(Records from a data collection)
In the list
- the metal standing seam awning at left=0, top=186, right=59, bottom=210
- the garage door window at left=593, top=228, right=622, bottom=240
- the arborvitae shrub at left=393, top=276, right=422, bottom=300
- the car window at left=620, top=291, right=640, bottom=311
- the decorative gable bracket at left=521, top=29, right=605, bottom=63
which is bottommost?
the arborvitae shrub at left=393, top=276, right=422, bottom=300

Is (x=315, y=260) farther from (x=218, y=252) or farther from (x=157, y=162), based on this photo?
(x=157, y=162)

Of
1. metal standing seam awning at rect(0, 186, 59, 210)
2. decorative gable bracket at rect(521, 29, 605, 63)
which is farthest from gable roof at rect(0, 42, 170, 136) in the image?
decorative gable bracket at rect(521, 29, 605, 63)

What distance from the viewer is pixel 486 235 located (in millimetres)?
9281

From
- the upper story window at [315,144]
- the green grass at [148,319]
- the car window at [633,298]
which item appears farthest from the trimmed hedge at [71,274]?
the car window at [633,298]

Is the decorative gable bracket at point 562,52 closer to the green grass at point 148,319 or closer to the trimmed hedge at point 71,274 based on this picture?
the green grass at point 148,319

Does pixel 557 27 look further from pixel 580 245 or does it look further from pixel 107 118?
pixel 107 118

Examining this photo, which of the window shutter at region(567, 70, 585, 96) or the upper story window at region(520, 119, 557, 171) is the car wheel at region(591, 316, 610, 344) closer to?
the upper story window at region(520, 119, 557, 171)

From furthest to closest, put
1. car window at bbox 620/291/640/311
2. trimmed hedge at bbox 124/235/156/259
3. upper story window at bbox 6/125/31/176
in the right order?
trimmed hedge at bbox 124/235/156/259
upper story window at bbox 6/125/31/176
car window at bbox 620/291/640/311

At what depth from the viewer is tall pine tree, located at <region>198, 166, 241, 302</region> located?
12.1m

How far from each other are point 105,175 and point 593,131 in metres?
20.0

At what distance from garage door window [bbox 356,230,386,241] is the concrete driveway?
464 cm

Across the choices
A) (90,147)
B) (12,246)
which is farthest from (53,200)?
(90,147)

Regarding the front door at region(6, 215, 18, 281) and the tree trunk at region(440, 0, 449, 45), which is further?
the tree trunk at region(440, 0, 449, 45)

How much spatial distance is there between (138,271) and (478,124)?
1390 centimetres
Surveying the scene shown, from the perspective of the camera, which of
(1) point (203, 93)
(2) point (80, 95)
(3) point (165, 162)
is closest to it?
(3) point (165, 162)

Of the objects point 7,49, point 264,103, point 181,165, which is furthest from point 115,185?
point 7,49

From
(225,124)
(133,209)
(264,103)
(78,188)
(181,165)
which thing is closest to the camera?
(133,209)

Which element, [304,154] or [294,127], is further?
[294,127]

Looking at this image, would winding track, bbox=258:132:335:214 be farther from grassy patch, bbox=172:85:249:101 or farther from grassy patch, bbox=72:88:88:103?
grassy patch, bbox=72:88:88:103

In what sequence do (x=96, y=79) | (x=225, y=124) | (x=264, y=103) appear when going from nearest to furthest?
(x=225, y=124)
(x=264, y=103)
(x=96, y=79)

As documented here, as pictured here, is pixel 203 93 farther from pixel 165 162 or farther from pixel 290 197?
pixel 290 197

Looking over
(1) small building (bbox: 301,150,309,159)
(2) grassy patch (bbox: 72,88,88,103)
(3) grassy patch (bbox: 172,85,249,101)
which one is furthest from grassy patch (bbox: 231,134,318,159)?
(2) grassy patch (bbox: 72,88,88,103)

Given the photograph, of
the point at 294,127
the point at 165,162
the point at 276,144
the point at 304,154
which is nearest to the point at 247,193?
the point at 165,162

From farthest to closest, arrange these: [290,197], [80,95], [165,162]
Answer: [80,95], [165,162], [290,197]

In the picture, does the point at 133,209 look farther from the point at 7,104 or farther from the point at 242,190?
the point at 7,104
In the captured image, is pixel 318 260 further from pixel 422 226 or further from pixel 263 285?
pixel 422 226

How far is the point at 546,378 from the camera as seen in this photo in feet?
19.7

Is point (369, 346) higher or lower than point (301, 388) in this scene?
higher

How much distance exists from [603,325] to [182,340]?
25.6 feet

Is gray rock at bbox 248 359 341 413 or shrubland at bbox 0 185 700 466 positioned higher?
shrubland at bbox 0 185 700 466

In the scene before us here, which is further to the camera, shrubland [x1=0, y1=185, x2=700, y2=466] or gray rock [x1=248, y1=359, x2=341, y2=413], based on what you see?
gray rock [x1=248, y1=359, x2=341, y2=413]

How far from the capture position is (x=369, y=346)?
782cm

__DESCRIPTION OF THE TASK__
Write out the whole listing exactly.

__FINAL ANSWER__
In the list
- the metal standing seam awning at left=0, top=186, right=59, bottom=210
- the garage door window at left=593, top=228, right=622, bottom=240
- the arborvitae shrub at left=393, top=276, right=422, bottom=300
- the car window at left=620, top=291, right=640, bottom=311
- the decorative gable bracket at left=521, top=29, right=605, bottom=63
which is bottommost?
the arborvitae shrub at left=393, top=276, right=422, bottom=300

Is (x=315, y=260) farther from (x=218, y=252) or farther from (x=157, y=162), based on this photo?
(x=157, y=162)

Of
1. metal standing seam awning at rect(0, 186, 59, 210)
2. decorative gable bracket at rect(521, 29, 605, 63)
which is farthest from gable roof at rect(0, 42, 170, 136) in the image?
decorative gable bracket at rect(521, 29, 605, 63)

What distance from the viewer is pixel 486 235 located (in millimetres)?
9281

From
- the upper story window at [315,144]
- the green grass at [148,319]
- the car window at [633,298]
which item appears farthest from the trimmed hedge at [71,274]?
the car window at [633,298]

Is the decorative gable bracket at point 562,52 closer to the green grass at point 148,319 or closer to the trimmed hedge at point 71,274 based on this picture?
the green grass at point 148,319

Does pixel 557 27 look further from pixel 580 245 or does it look further from pixel 107 118?
pixel 107 118

Examining this photo, which of the window shutter at region(567, 70, 585, 96) or the upper story window at region(520, 119, 557, 171) is the car wheel at region(591, 316, 610, 344) closer to?
the upper story window at region(520, 119, 557, 171)

From furthest to closest, put
1. car window at bbox 620/291/640/311
2. trimmed hedge at bbox 124/235/156/259
3. upper story window at bbox 6/125/31/176
in the right order?
trimmed hedge at bbox 124/235/156/259
upper story window at bbox 6/125/31/176
car window at bbox 620/291/640/311

At what depth from the viewer is tall pine tree, located at <region>198, 166, 241, 302</region> located?
12.1m

How far from each other are point 105,175 and point 593,131 in metres?
20.0

At what distance from garage door window [bbox 356,230,386,241] is the concrete driveway?
464 cm

Across the choices
A) (90,147)
B) (12,246)
which is farthest from (53,200)?
(90,147)

Regarding the front door at region(6, 215, 18, 281) and the tree trunk at region(440, 0, 449, 45), which is further?
the tree trunk at region(440, 0, 449, 45)

How much spatial distance is there between (138,271) and (478,124)?
1390 centimetres
Surveying the scene shown, from the perspective of the camera, which of
(1) point (203, 93)
(2) point (80, 95)
(3) point (165, 162)
is closest to it?
(3) point (165, 162)

Of the objects point 7,49, point 264,103, point 181,165, which is furthest from point 115,185?
point 7,49

From
(225,124)
(133,209)
(264,103)
(78,188)
(181,165)
which thing is closest to the camera?
(133,209)

Which element, [304,154] or [294,127], is further?
[294,127]

Looking at this image, would winding track, bbox=258:132:335:214 be farther from grassy patch, bbox=172:85:249:101 or farther from grassy patch, bbox=72:88:88:103?
grassy patch, bbox=72:88:88:103

In what sequence do (x=96, y=79) | (x=225, y=124) | (x=264, y=103) appear when going from nearest to furthest?
(x=225, y=124)
(x=264, y=103)
(x=96, y=79)

As documented here, as pictured here, is pixel 203 93 farther from pixel 165 162 or farther from pixel 290 197?
pixel 290 197

Looking over
(1) small building (bbox: 301,150,309,159)
(2) grassy patch (bbox: 72,88,88,103)
(3) grassy patch (bbox: 172,85,249,101)
which one is furthest from grassy patch (bbox: 231,134,318,159)?
(2) grassy patch (bbox: 72,88,88,103)

Given the photograph, of
the point at 294,127
the point at 165,162
the point at 276,144
the point at 304,154
which is nearest to the point at 247,193?
the point at 165,162

From farthest to closest, arrange these: [290,197], [80,95], [165,162]
Answer: [80,95], [165,162], [290,197]

In the picture, does the point at 133,209 look farther from the point at 7,104 or farther from the point at 242,190?
the point at 7,104
In the captured image, is pixel 318 260 further from pixel 422 226 or further from pixel 263 285?
pixel 422 226

How far is the point at 546,378 from the camera as seen in this photo in feet?
19.7

Is point (369, 346) higher or lower than point (301, 388) in this scene?
higher

How much distance exists from [603,325] to [182,340]?
25.6 feet

Is gray rock at bbox 248 359 341 413 or shrubland at bbox 0 185 700 466 positioned higher?
shrubland at bbox 0 185 700 466

In the scene before us here, which is further to the camera, shrubland [x1=0, y1=185, x2=700, y2=466] or gray rock [x1=248, y1=359, x2=341, y2=413], based on what you see?
gray rock [x1=248, y1=359, x2=341, y2=413]

How far from the capture position is (x=369, y=346)?
782cm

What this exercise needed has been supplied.